## Aim
Collect and copy out every line in the listing below that contains the word "camera".

[Source data]
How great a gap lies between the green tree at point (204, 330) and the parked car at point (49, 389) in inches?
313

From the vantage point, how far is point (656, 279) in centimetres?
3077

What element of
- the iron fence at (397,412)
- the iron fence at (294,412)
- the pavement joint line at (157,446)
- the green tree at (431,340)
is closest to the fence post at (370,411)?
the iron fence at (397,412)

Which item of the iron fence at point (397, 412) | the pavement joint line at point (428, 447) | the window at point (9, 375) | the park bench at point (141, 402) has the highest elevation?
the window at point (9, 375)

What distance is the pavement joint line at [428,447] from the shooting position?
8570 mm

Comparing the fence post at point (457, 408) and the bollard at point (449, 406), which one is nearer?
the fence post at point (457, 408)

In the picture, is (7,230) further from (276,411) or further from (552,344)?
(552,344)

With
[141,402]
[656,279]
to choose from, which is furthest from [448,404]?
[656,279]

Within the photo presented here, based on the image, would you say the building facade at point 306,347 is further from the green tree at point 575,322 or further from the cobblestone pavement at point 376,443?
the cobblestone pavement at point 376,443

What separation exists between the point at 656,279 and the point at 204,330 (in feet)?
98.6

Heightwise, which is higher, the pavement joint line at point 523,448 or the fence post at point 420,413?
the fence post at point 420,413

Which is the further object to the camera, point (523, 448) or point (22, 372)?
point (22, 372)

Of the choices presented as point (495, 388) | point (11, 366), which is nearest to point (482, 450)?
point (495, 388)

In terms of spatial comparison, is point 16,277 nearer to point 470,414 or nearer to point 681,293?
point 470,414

---

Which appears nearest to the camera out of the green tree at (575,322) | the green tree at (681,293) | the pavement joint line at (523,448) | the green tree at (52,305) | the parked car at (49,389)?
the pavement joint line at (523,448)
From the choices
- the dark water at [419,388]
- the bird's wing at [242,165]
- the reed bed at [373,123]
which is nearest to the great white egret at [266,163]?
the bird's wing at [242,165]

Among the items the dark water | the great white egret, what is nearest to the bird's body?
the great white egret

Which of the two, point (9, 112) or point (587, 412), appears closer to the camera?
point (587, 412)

## Exercise result
Which is the further object to the camera, point (523, 448) or point (22, 372)?
Which appears nearest to the camera out of the green tree at (575,322) | the green tree at (681,293) | the pavement joint line at (523,448) | the green tree at (52,305) | the parked car at (49,389)?
Which of the two, point (9, 112) or point (587, 412), appears closer to the camera?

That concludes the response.